Sobald der Bruch des Seiles erfolgt, wird durch die Federn r, r und s, s die Stange b mit der Nuß i nach Unten gerissen und durch die Zugstangen m, m die Hebel p, p am oberen Ende nach Innen gezogen, wodurch die Riegel f, f nach Außen gelangen. Die Stellung des Apparats in diesem Falle ist durch punktirte Linien der Hauptsache nach in der Zeichnung angegeben. Es ist also nur nöthig, in den Führungshölzern in möglichst kürzesten Entfernungen Einschnitte anzubringen, welche zur Aufnahme der Riegel dienen, um den Korb bei eintretendem Seilbruche unwandelbar fest zu erhalten.

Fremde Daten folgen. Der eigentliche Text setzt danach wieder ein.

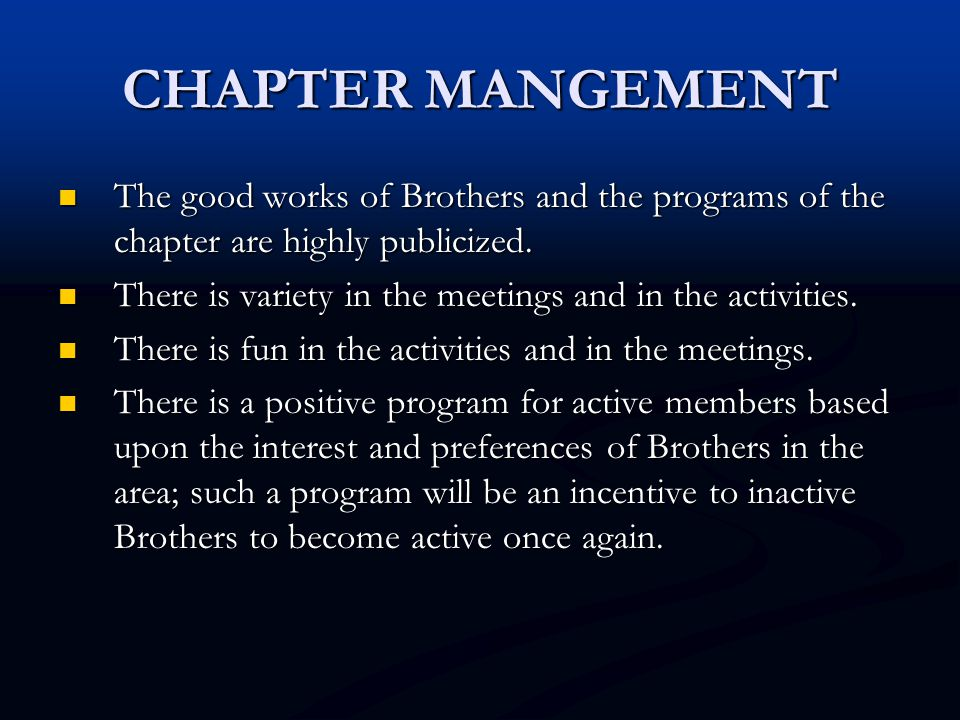 CHAPTER MANGEMENT The good works of Brothers and the programs of the chapter are highly publicized.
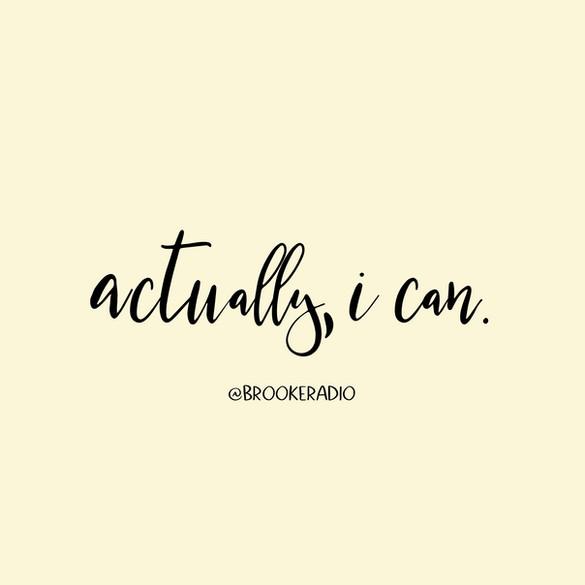 Actually, I Can.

Es wurde die erste Construction des Erfinders mit dessen Erlaubniß von mir auf einer Grube der Henrichshütte in Westphalen ausgeführt, und haben sich dabei so bedeutende Uebelstände gezeigt, daß ich mich veranlaßt sah, die Construction umzuändern, und zwar auf die Weise wie die Zeichnung zeigt und oben in der Beschreibung erklärt ist. Bei den ursprünglichen Apparaten lagen zwei Federpaare über einander und waren die Riegel über dem Balken in aufgeschraubten Gehäusen angebracht. Es ist demnach bei den Apparaten dieser Construction eine weit größere Höhe erforderlich, die häufig gar nicht, unter allen Umständen aber nicht ohne Kosten erzielt werden kann; außerdem gewährte die Befestigung der Riegel mit Schrauben nicht die genügende Sicherheit, und endlich war die Bewegung der Riegel nach Außen zu langsam. Bei dem hier beschriebenen Apparate ist die Höhe um fast 2 Fuß verringert, die Hubhöhe der Federn um die Hälfte von der früheren, also bei gleicher Federkraft nur die Hälfte Zeit erforderlich, um dieselben aus dem gespannten Zustande in den freien zu bringen.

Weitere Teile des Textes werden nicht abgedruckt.